Broaden the sidewalks, put restaurants between the theaters. Put vendors on the streets. Nicollet does not have, and has never had, the cultural backbone to support entertainment. That place is Hennepin Avenue.

Chris D. Raudenbush, St. Paul


One possible solution to the ongoing safety concerns on Nicollet Mall is to reinstate loitering laws. Years ago, those laws were rescinded with predictable results. Police downtown can watch troubling behavior but cannot remove people until a crime has been committed. As long as Nicollet Mall is an unpleasant destination, safety-conscious people will stay away.

Carole Wilson, Minneapolis


Minneapolis Mayor Jacob Frey was quoted saying the time is right to envision Nicollet Mall as a "pedestrian-only zone." I believe "It's about damn time" would've been more accurate.

The 2017 $50 million mall planter-box-and-saplings approach was a myopic anti-pedestrian/anti-cyclist missed opportunity. It was as obvious then as it is now that buses had to go. Unfortunately, city leaders were too timid, shortsighted, or both.

I wrote commentaries and voiced a plea to my City Council representative before the 2017 planter box/bus route resurfacing project. I asked city leaders to please look at places such as Church Street in Burlington, Vt., while considering the addition of a street-level Habitrail entrapment tunnel exit/entry staircase or two.

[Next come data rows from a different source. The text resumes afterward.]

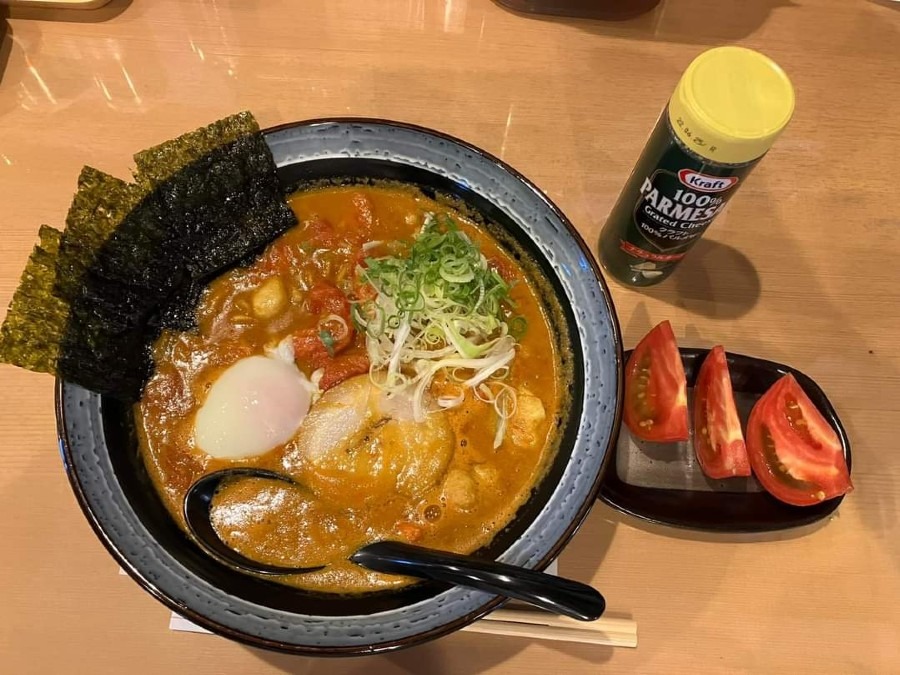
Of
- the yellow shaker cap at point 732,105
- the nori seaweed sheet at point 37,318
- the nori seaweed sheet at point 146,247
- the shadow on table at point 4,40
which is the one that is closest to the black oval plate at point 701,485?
Answer: the yellow shaker cap at point 732,105

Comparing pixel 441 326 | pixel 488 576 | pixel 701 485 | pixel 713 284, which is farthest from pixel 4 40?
pixel 701 485

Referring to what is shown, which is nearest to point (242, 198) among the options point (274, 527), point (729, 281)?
point (274, 527)

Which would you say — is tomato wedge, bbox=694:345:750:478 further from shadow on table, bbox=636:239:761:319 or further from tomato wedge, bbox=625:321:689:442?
shadow on table, bbox=636:239:761:319

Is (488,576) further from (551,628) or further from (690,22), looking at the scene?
(690,22)

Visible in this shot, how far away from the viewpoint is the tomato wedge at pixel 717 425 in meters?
1.43

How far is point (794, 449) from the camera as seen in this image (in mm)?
1464

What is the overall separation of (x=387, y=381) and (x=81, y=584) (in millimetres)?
839

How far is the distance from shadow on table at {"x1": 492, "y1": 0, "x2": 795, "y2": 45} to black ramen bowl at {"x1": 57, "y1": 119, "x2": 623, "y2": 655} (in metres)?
0.86

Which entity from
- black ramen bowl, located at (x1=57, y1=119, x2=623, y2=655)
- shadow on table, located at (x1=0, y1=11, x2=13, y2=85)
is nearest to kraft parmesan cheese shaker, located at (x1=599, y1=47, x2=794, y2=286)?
black ramen bowl, located at (x1=57, y1=119, x2=623, y2=655)

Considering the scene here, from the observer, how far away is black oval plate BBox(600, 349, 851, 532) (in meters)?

Nearly a decade later, they are still delusionally talking about Times Square instead of Church Street.

But progress is positive even if it's progress at the speed of Minneapolis.

Nick Dolphin, Minneapolis


Use Union Depot, for Pete's sake

I absolutely agree, the Duluth train is a great piece of infrastructure that will provide expanded markets, opportunity and economic growth for the North Shore ("Train to Duluth gets a $195M nudge," June 5). It will bring a lot of people to the resorts, canoe liveries and scenic beauty of the area. For Duluth it isn't about tourists but business. From the port, manufacturing and now a growing IT sector, Duluth is open for business.

But, as with all projects here, you break free with nothing in front of you but green grass and drop the ball on the 5-yard line! Why does the train start at Target Field Station, where the Northstar commuter rail ends? Well, I mean, I know why. The infants of Minneapolis see a bright shiny new toy, pound the table and pout "I want, I want, I want — MINE MINE MINE." But if you look farther than one mile beyond your front door, this is really dumb. The Empire Builder comes into St. Paul Union Depot, and in the same plan as the Duluth train are two more Chicago trains. Putting the terminus miles away is just stupid. Something not on any plan, yet, that would be nice is a Rochester train. Duluth to St. Paul to Rochester sounds like a good idea.

I know I can argue until I'm blue in the face. Nothing is going to change. Northstar will always end in the middle of nowhere, the Green Line will always have five stops too many, and this train will go to Target Field/Northstar. To paraphrase Galileo, "It's stupid nevertheless."